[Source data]

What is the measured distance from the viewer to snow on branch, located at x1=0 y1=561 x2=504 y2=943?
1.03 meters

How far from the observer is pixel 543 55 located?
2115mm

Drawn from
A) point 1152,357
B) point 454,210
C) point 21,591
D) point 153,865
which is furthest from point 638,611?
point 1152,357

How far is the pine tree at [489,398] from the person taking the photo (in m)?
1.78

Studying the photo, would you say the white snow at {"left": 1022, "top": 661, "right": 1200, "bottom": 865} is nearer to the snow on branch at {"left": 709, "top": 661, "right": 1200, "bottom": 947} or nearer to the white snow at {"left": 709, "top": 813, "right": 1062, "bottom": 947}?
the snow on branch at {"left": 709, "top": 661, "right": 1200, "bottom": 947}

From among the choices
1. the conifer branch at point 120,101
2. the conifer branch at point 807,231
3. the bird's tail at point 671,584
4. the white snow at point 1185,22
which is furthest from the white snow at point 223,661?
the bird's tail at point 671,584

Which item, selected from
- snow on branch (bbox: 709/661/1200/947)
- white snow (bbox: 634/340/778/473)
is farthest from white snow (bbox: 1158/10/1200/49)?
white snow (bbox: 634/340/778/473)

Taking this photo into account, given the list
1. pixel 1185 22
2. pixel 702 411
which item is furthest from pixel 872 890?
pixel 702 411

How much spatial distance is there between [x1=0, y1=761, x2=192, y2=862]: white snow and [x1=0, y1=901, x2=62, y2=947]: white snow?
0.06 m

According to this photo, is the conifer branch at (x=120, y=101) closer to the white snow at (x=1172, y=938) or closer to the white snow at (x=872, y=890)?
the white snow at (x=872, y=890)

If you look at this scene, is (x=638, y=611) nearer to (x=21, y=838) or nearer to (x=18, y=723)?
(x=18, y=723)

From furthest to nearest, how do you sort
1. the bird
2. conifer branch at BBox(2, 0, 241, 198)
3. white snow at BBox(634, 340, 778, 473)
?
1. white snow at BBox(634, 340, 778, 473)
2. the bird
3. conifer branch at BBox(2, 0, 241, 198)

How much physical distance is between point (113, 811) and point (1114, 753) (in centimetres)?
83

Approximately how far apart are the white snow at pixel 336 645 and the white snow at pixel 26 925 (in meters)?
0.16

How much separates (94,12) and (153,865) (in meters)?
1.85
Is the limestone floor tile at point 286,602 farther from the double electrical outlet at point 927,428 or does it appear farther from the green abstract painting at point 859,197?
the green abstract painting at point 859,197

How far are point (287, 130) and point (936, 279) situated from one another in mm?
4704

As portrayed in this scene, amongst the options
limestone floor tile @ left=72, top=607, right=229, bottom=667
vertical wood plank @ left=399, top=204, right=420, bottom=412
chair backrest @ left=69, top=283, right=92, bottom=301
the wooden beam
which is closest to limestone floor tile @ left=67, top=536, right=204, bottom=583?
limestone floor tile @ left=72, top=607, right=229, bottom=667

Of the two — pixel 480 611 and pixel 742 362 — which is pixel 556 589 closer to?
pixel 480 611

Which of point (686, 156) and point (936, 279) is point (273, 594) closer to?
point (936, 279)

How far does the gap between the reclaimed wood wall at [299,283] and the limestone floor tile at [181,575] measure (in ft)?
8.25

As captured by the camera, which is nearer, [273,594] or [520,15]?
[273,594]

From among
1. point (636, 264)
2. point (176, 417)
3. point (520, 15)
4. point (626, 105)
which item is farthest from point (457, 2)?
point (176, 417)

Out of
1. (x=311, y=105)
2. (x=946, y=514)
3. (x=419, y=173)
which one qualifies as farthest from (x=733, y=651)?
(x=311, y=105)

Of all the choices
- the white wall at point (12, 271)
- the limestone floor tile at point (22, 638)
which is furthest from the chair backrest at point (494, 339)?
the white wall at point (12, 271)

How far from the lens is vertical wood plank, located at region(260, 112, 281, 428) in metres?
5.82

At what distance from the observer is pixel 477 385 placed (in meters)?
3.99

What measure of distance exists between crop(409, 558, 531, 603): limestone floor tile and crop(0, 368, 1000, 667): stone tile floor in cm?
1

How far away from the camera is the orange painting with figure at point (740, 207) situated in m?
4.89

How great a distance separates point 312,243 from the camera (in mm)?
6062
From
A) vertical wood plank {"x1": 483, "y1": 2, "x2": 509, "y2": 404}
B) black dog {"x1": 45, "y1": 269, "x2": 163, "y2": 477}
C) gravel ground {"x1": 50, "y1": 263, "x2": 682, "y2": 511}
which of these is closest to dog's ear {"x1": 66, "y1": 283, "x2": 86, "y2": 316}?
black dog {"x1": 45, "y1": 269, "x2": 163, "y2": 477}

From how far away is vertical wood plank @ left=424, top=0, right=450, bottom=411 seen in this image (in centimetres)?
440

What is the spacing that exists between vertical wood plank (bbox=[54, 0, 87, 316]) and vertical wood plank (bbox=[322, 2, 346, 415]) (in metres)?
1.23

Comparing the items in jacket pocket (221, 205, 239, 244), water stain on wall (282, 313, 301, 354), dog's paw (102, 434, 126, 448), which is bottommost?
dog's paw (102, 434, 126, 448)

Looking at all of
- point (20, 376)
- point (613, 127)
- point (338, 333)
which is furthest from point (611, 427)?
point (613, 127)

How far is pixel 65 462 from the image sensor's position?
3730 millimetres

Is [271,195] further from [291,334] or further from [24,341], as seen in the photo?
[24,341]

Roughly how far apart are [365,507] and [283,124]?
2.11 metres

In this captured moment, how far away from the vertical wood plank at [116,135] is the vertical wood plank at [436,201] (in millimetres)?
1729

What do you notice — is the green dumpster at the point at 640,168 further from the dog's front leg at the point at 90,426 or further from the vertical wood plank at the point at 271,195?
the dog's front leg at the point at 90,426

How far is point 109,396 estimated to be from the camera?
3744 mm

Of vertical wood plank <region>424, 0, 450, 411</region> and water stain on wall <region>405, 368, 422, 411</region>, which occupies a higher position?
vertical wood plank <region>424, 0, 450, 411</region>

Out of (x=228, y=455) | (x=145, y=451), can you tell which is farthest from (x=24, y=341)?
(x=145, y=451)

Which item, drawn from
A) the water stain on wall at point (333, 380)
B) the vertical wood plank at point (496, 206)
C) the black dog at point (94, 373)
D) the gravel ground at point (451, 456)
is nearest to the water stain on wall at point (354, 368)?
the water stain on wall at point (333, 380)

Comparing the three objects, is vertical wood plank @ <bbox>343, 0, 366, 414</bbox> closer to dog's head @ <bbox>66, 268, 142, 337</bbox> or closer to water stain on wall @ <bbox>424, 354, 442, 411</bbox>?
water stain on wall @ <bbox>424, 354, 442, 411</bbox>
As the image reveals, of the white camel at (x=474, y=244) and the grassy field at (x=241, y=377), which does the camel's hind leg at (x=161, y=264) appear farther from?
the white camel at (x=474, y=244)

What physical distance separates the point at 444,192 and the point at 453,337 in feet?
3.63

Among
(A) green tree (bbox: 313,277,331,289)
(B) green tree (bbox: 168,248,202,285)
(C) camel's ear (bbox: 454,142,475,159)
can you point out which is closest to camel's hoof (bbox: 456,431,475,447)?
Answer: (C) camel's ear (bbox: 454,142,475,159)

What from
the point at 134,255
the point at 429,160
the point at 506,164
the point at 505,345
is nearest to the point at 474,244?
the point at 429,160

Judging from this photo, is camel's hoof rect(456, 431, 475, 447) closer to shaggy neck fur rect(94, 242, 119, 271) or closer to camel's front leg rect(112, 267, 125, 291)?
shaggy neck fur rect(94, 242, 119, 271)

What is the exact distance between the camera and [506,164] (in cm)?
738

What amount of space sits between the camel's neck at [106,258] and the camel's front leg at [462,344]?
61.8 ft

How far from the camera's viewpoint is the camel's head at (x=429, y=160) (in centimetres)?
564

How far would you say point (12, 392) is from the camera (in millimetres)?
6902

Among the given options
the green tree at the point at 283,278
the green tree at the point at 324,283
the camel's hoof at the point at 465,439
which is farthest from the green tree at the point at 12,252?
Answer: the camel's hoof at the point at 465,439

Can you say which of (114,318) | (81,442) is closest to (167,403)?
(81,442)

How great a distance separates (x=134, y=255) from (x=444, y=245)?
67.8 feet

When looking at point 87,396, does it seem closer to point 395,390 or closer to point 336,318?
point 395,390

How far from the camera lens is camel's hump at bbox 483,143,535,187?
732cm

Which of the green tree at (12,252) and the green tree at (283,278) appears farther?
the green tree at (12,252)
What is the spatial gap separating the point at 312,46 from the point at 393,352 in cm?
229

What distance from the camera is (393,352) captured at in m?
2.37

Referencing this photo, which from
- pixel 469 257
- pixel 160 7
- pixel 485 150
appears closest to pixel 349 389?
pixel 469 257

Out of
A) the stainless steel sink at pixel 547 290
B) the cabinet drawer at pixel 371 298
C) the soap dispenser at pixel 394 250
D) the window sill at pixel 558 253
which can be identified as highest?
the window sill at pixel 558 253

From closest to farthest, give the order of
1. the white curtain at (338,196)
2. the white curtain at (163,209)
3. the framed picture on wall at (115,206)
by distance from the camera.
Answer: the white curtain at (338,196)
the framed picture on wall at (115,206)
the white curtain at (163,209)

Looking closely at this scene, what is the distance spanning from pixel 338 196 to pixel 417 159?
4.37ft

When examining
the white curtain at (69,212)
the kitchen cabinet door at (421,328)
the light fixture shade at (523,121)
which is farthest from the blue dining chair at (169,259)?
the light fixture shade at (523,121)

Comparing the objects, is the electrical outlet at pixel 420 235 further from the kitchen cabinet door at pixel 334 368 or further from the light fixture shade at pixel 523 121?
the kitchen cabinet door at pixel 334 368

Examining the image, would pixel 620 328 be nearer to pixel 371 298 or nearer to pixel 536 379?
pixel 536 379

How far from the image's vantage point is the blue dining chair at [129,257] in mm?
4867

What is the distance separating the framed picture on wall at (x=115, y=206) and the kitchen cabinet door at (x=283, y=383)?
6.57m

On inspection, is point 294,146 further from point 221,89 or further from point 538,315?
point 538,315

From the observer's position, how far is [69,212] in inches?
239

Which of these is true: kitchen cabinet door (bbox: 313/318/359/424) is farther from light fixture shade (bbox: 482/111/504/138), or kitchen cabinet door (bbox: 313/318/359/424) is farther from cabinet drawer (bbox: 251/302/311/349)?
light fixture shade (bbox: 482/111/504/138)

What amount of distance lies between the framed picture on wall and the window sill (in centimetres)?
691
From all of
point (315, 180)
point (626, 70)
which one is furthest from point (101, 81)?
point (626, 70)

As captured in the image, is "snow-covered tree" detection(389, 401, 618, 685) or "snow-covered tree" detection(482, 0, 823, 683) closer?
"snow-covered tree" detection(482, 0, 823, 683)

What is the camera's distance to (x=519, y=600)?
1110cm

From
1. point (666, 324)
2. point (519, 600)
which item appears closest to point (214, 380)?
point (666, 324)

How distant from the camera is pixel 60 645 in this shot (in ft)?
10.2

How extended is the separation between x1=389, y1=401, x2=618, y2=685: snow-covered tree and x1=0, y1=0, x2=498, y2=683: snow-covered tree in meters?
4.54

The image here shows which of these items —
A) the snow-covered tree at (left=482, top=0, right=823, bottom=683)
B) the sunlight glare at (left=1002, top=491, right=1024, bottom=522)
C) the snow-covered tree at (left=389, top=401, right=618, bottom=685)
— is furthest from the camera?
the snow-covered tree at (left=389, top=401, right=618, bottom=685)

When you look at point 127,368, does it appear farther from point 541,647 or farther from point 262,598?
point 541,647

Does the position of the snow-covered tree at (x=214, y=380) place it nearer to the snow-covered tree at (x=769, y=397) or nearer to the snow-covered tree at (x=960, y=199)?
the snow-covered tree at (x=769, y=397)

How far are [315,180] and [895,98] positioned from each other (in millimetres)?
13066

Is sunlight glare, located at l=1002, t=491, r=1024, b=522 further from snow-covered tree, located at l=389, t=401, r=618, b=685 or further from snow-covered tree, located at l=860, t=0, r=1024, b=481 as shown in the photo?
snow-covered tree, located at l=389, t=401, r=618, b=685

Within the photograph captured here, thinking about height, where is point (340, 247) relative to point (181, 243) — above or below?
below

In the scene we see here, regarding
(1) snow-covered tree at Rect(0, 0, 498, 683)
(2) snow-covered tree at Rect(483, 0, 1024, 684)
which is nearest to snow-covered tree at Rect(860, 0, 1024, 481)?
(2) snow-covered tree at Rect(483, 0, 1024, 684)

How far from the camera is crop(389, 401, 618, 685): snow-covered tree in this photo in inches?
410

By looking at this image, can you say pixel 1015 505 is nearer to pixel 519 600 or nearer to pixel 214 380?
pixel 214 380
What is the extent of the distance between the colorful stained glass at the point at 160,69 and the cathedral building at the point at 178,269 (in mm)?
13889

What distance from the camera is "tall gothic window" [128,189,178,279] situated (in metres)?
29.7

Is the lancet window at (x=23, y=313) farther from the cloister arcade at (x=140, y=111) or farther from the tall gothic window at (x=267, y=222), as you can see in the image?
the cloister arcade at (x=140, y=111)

[Requirement]: Write out only the final block of lines, starting at the line with "Is sunlight glare, located" and running to the end of the material.

[The output]:
Is sunlight glare, located at l=1002, t=491, r=1024, b=522 further from snow-covered tree, located at l=389, t=401, r=618, b=685 or further from snow-covered tree, located at l=860, t=0, r=1024, b=481 as shown in the photo?
snow-covered tree, located at l=389, t=401, r=618, b=685

Within the photograph captured here, thinking about height, where is point (340, 247) relative to point (181, 243) — above or below?
below

In the scene we see here, regarding
(1) snow-covered tree at Rect(0, 0, 498, 683)
(2) snow-covered tree at Rect(483, 0, 1024, 684)
which is nearest to snow-covered tree at Rect(860, 0, 1024, 481)?
(2) snow-covered tree at Rect(483, 0, 1024, 684)

How far from the camera is crop(389, 401, 618, 685): snow-covered tree in this photo in inches?
410

By looking at this image, can you say pixel 1015 505 is nearer to pixel 519 600 or nearer to pixel 214 380?
pixel 214 380
What is the extent of the distance between the colorful stained glass at the point at 160,69 and the cathedral building at the point at 178,269 (in mm)?
13889

What distance from the camera is "tall gothic window" [128,189,178,279] situated (in metres)?
29.7

Is the lancet window at (x=23, y=313) farther from the cloister arcade at (x=140, y=111) or farther from the tall gothic window at (x=267, y=222), as you can see in the image?
the cloister arcade at (x=140, y=111)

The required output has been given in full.